Nutritional values ​​of Mallow

Mallow leaves are rich in mucilage , potassium, calcium oxalate, vitamins and pectin. Among the vitamins, there are C (ascorbic acids) and E (tocopherols), in addition to beta-carotene. In addition, the plant can accumulate metals useful to our body such as zinc and copper. In particular, has several antioxidants plant flavonoids, organic acids (oxalic acid, malic acid, glutaric, salicylic acid, etc.). In the leaves it has been reported the presence of some lipids and linolenic acid useful for health - this availability of fatty acids such as omega-3 and omega-6, make mallow precious.

How to use Mallow leaves in herbal tea and decoction

The Mallow infusion is obtained by putting in a cup (250 ml), about 3-5 grams of leaves in herbal tea cut with water at 100 ° C. Leave to infuse for 5 to 8 minutes, before drinking the herbal tea.
Add honey or sugar, if desired. For a good decoction of mallow: blanch 50 g of mallow leaves in 1 liter of water for about 3 minutes.
After this period, let it rest for 15 minutes and then filter everything. you can consume 3 cups a day: morning, afternoon and evening on an empty stomach. The herbal tea is very effective when used as a prevention.

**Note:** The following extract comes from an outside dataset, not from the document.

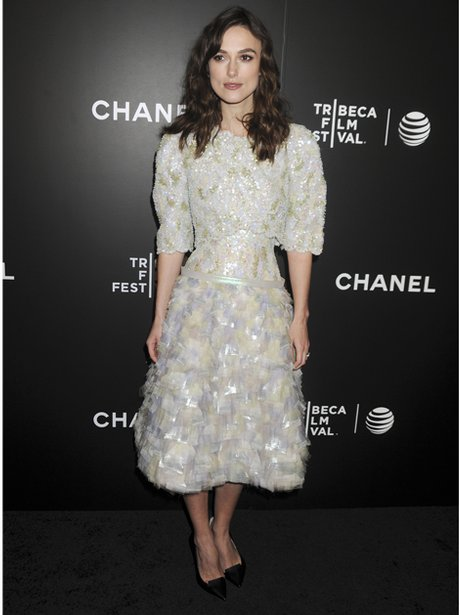 Keira Knightley in a white feathered dress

Mallow: side effects and contraindications

The mallow plant is not toxic but contraindications, side effects or interactions with other drugs may occur. It is important to respect the recommended doses, which in the case of activity as a laxative, can cause diarrhea. This action, in high doses, could limit the absorption of drugs in the intestine, decreasing their bio-availability. The intake of mallow is contraindicated in case of sensitivity to components such as malvina and malvidine. It is not recommended for pregnant or breastfeeding women.